*** SOURCE RECORDS ***

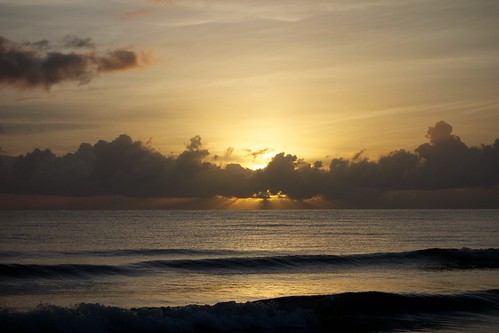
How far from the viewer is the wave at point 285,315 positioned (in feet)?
72.1

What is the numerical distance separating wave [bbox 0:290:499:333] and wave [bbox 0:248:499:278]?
15675mm

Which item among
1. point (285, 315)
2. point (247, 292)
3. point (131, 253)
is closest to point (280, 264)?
point (247, 292)

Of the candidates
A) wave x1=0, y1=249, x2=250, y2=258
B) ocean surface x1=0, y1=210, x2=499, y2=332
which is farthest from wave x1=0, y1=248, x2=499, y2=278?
wave x1=0, y1=249, x2=250, y2=258

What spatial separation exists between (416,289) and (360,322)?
9.26m

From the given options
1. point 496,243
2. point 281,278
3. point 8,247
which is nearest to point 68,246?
point 8,247

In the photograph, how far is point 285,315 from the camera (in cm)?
2486

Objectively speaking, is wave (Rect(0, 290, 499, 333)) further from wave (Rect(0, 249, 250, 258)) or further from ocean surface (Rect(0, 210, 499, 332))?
wave (Rect(0, 249, 250, 258))

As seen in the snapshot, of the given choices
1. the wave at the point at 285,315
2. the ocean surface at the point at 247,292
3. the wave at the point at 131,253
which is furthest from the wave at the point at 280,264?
the wave at the point at 285,315

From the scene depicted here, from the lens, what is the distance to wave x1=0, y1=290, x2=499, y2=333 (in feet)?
72.1

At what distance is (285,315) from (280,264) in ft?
71.8

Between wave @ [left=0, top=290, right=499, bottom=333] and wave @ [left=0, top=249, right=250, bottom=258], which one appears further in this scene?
wave @ [left=0, top=249, right=250, bottom=258]

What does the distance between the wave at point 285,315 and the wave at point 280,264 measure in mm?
15675

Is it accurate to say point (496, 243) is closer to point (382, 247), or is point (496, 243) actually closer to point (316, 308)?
point (382, 247)

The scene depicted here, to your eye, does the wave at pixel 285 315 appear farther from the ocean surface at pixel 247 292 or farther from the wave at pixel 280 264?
the wave at pixel 280 264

***

(GOAL OF THE EXERCISE) The pictures in the entries should be left out; output everything else exactly.

(EXERCISE RESPONSE)
How far from the viewer is the wave at point 285,315 positioned (in feet)?
72.1

What is the numerical distance separating wave [bbox 0:290:499:333] and wave [bbox 0:248:499:278]?
15675mm

Which item among
1. point (285, 315)
2. point (247, 292)
3. point (131, 253)
is closest to point (280, 264)?
point (247, 292)

Of the candidates
A) wave x1=0, y1=249, x2=250, y2=258
B) ocean surface x1=0, y1=210, x2=499, y2=332
which is farthest from wave x1=0, y1=248, x2=499, y2=278?
wave x1=0, y1=249, x2=250, y2=258

What spatial separation exists between (416,289) and (360,322)?
9.26m

From the given options
1. point 496,243
2. point 281,278
3. point 8,247
which is nearest to point 68,246?
point 8,247

In the photograph, how far is point 285,315 from the camera (in cm)?
2486

Objectively speaking, is wave (Rect(0, 290, 499, 333)) further from wave (Rect(0, 249, 250, 258)) or further from ocean surface (Rect(0, 210, 499, 332))?
wave (Rect(0, 249, 250, 258))

As seen in the snapshot, of the given choices
1. the wave at the point at 285,315
2. the ocean surface at the point at 247,292
3. the wave at the point at 131,253
which is furthest from the wave at the point at 280,264?
the wave at the point at 285,315

From the scene depicted here, from the lens, what is the distance to wave x1=0, y1=290, x2=499, y2=333 (in feet)?
72.1

At what distance is (285,315) from (280,264) in ft?
71.8

Between wave @ [left=0, top=290, right=499, bottom=333] and wave @ [left=0, top=249, right=250, bottom=258], which one appears further in this scene?
wave @ [left=0, top=249, right=250, bottom=258]

What does the distance between the wave at point 285,315 and the wave at point 280,264 measure in mm?
15675

Is it accurate to say point (496, 243) is closer to point (382, 247), or is point (496, 243) actually closer to point (316, 308)?
point (382, 247)

The scene depicted here, to your eye, does the wave at pixel 285 315 appear farther from the ocean surface at pixel 247 292 or farther from the wave at pixel 280 264?
the wave at pixel 280 264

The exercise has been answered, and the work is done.